先週の松本 人志と高須 光聖のラジオ番組,放送室 の中で,高須が何気なく松ちゃんに「クリエイターにとって,モノを作る人間にとって,一番必要なものは何ですか?」と聞いた.

思わず息を飲んで注目してしまった.
「お笑い」という世界で25年近くも第一線で新鮮さを保ち,単なる「芸人」という枠を超えて様々な文化を作り出してきたクリエイターの言葉である.畑は違えど私だってモノ作り屋として「クリエイター」の自負は持っているつもりだし,Blog を書いている人だって Flickr に写真を投稿する人だって「クリエイター」と言えるはず.いや,浅野 紀予氏の「人間はメディアである」という言葉を借りれば,人間はそれぞれのコミュニティで少なからず互いに影響し合って生きているわけで,広義な意味では全ての人はクリエイターの要素を持っている (というのは拡大解釈しすぎかな?).
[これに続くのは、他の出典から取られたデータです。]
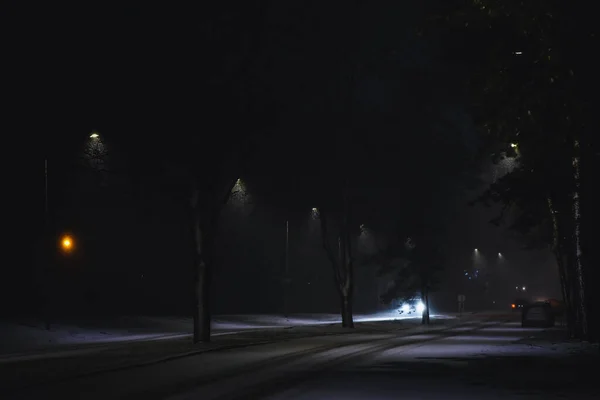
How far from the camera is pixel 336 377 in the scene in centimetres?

ま,それはいいとして,「そうやな〜」と考えて松ちゃんはこう発言する.

答えは1つじゃないけど,最終的には「決断力」かも分からへんな.
やっぱり,もう,迷いだらけなんですよ.


決断力,なのである.例えば「洞察力」とかではなく,決断力.


例えばメーカーにとっては,作り手が直接ユーザーとコミュニケートできるわけではなく,作り手は「製品」を通して自分のメッセージをユーザーに伝えるわけだ.製品に込めた作り手のメッセージと,ユーザーがその製品を通して受けとったメッセージが近ければ近い程ハッピーなわけで,そもそも作り手の頭の中が曖昧だとこの方程式は成り立たない.

世の中を見渡してみると,決断力に欠けた迷いだらけの製品のなんと多いことだろうか.「A という仕様がいい? B という仕様がいい? うーん決められないから設定メニューでどちらでも選べるようにしておこう」みたいな… 自分達では決められないから切るべきところを間違えたり,逆になんでも入れる方向にして,結果として使い勝手の悪いあやふやな製品像になってしまっている.
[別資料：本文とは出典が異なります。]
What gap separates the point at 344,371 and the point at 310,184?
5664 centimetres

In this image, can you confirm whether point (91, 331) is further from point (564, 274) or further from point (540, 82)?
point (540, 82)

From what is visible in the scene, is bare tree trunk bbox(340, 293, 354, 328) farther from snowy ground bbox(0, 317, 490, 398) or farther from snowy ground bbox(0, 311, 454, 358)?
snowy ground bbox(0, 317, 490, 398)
松ちゃんはその後,「決断が例え間違ってたとしても間違ってないように導くから結局間違ってない」といったことを言っていた.

そういうもんやね,モノ作りってね.
要するにつじつま合わせですね.

と.それぐらい作り手のメッセージがブレてはいけないのである,と勝手に解釈してみた.
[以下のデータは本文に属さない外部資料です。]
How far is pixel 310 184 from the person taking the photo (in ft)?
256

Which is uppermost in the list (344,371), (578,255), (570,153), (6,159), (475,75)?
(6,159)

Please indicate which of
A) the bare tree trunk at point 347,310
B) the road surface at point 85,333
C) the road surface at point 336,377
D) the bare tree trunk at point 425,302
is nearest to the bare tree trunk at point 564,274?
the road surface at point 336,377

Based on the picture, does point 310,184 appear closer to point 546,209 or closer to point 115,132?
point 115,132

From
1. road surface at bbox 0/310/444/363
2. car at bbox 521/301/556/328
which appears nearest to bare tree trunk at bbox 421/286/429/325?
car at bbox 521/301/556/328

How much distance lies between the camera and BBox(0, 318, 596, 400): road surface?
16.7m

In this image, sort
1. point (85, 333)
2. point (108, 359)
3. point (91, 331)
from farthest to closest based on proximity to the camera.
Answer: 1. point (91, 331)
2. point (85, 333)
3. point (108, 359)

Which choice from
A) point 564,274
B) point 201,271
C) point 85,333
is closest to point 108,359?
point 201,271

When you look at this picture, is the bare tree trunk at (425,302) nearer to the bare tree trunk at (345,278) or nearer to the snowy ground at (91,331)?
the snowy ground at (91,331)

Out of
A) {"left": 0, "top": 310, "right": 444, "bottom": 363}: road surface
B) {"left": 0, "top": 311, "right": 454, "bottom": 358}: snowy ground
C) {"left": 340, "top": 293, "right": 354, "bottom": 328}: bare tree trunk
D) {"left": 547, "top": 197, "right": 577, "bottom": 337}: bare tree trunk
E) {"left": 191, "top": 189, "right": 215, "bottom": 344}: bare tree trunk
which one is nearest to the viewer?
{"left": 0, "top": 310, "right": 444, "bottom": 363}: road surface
少し話はそれるけど,ラジオの中で「『決断力』は『自分の直感』によって持たらされる」という松ちゃんのコメントを受けて,高須が「自分の直感は何によって養われたかというと,子供の時に見た風景だと思う.だからあなたのコントは尼崎の匂いがする.松本人志が作るものが切なくなるのは,尼崎の街が原風景にあるからだ.」という話は興味深かったし,この話の流れで松ちゃんが「子供を自然の多いところで育てたいという親が多いけど,それには反対で都会で育てた方がいいと思う.いろんな人間を見せるべきだし,いろんな刺激を受けた方がいい」というコメントも「へーそんな考え方もあるのねー」と思って聴いていた.